● **Provided text**:

---+---

Part 6: Modeling Anti-Patterns

Anti-Pattern 1: Dense Nodes

Problem: Node with millions of relationships (celebrity with 10M followers) Issue: Traversing all relationships is slow Solution:
  1. Fan-out to intermediate nodes:
(celebrity)-[:HAS_FOLLOWERS]->(bucket1:FollowerBucket)-[:CONTAINS]->(follower1)
(celebrity)-[:HAS_FOLLOWERS]->(bucket2:FollowerBucket)-[:CONTAINS]->(follower2)
  1. Use properties for aggregates:
(celebrity {follower_count: 10000000})

Anti-Pattern 2: Redundant Relationships

Problem: Same information as properties Example:
-- Bad: Redundant
(user {city: "NYC"})-[:LIVES_IN]->(city:City {name: "NYC"})

-- Good: Pick one approach
(user)-[:LIVES_IN]->(city:City {name: "NYC"})  // If city has other properties
OR
(user {city: "NYC"})  // If city is just a string

Anti-Pattern 3: Property Explosion

Problem: Too many properties on a node
-- Bad
(product {name, price, weight, height, width, color, material, manufacturer, ...})  // 50+ properties

-- Good: Use labels and relationships
(product:Product {name, price})
(product)-[:HAS_DIMENSIONS]->(dims:Dimensions {height, width, weight})
(product)-[:MANUFACTURED_BY]->(company:Company)

---+---

● **Data extract**:
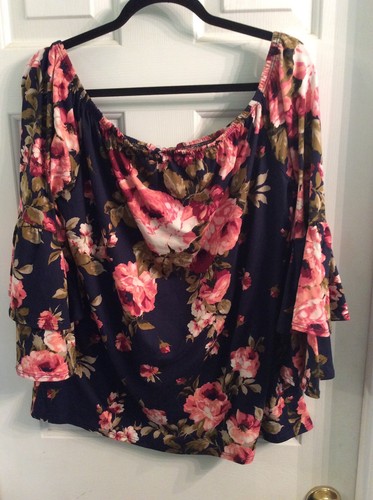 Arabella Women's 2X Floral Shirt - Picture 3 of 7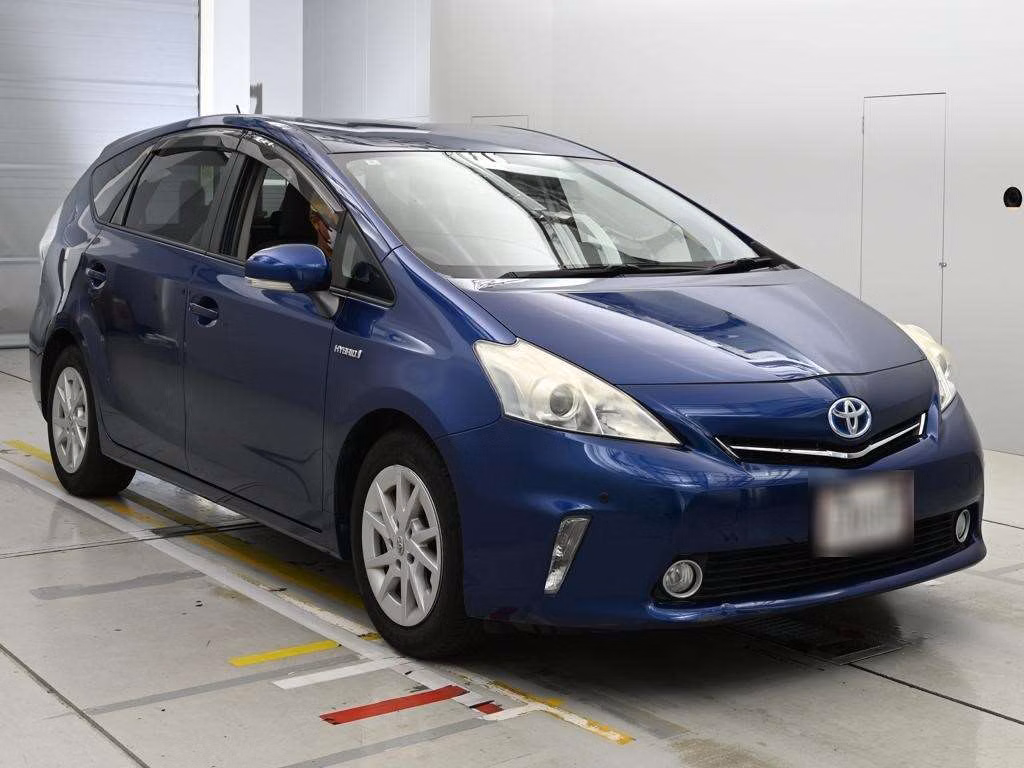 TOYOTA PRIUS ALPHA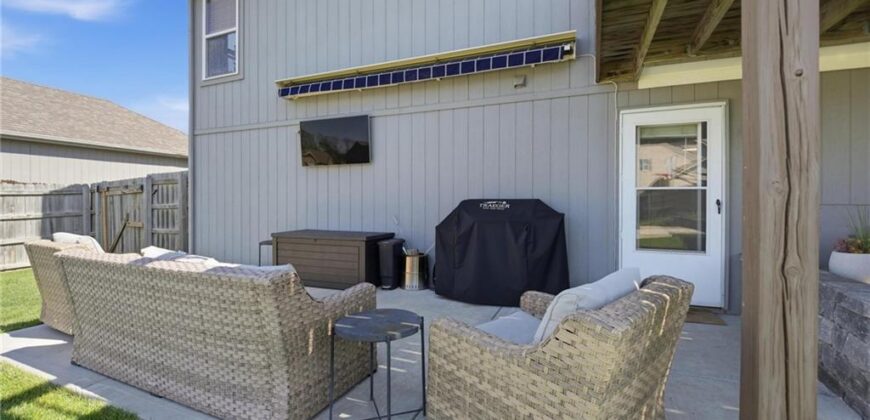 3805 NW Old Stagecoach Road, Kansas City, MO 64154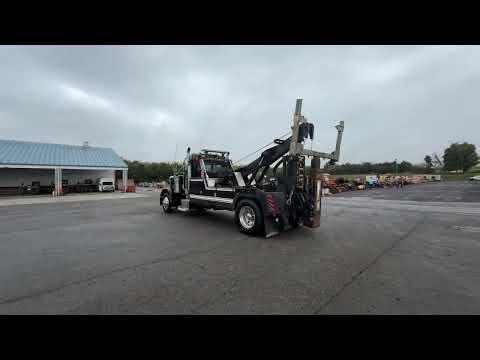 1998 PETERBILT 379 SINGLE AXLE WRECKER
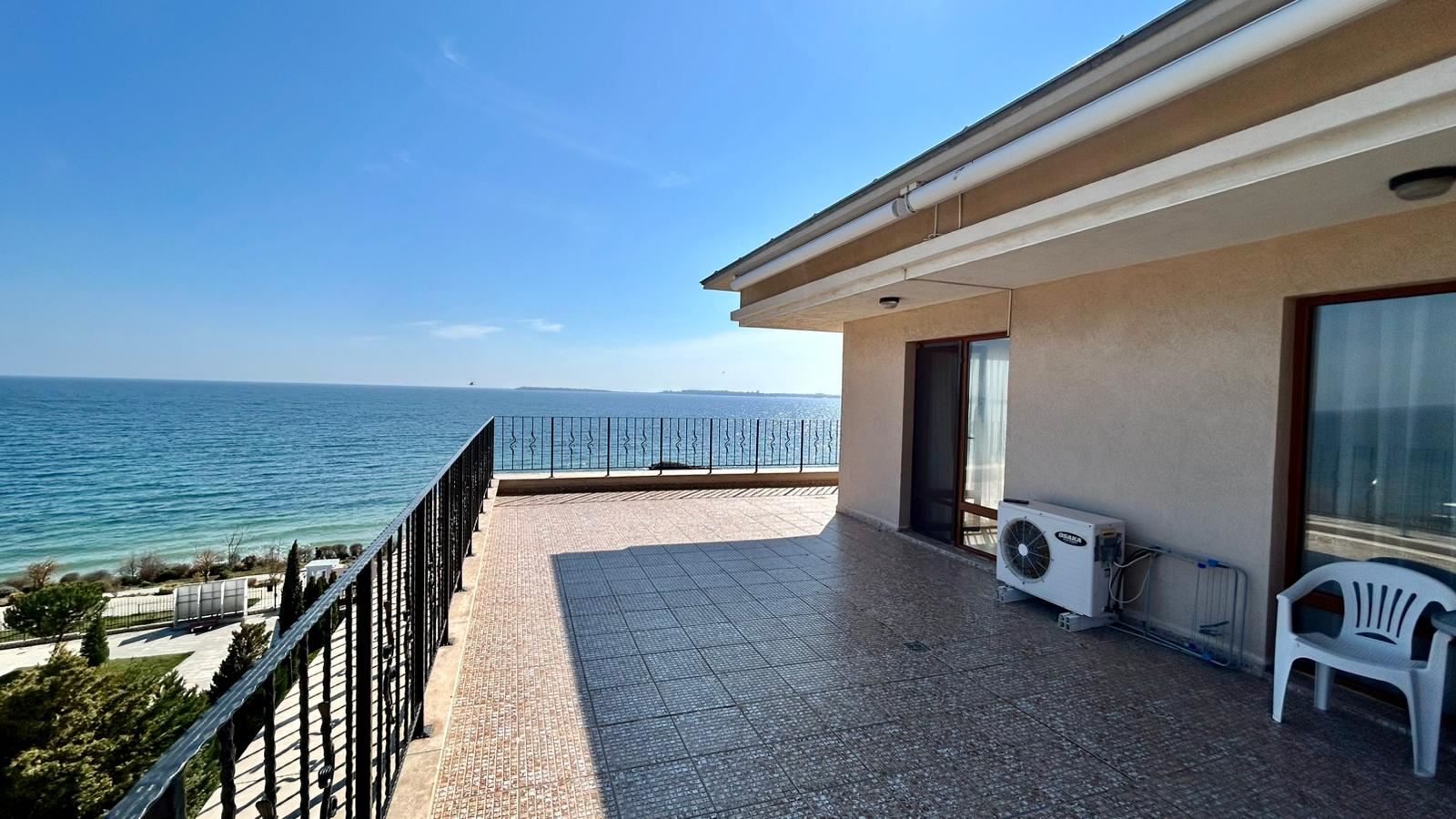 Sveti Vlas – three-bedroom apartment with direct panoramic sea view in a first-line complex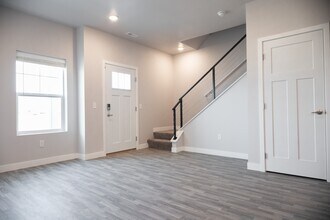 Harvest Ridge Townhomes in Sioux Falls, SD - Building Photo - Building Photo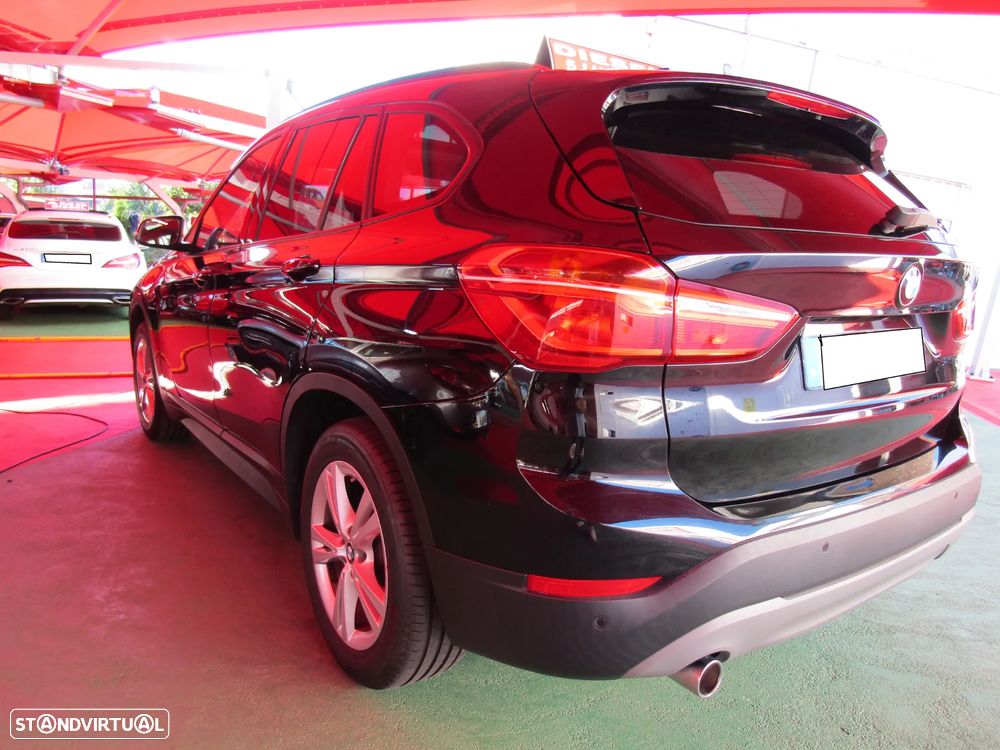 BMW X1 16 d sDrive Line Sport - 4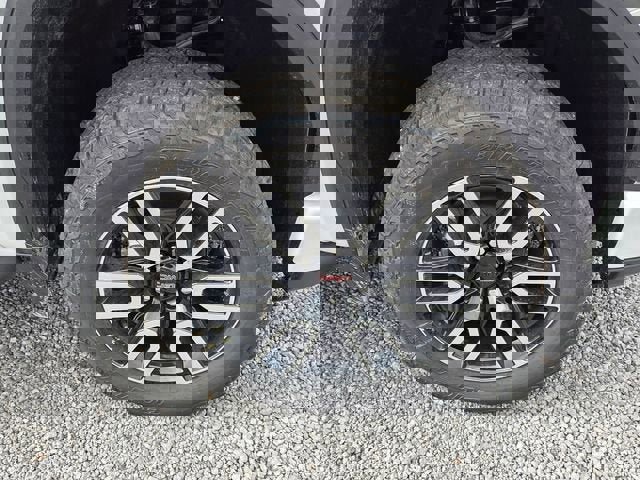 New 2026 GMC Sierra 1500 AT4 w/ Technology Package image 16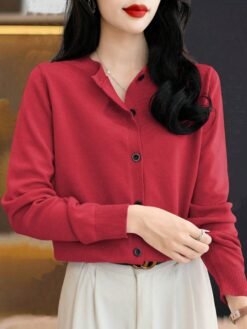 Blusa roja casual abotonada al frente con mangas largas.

---+---

● **Required work**:
1. Repeat the stretch of the anti-patterns text from "Problem: Too many" through "(product)-[:MANUFACTURED_BY]->(company:Company)" word for word.
2. In the anti-patterns text, which relationship type connects a product to its Dimensions node?
These records have no connection to the anti-patterns text.

● **Responses**:
1.
Problem: Too many properties on a node
-- Bad
(product {name, price, weight, height, width, color, material, manufacturer, ...})  // 50+ properties

-- Good: Use labels and relationships
(product:Product {name, price})
(product)-[:HAS_DIMENSIONS]->(dims:Dimensions {height, width, weight})
(product)-[:MANUFACTURED_BY]->(company:Company)

2. HAS_DIMENSIONS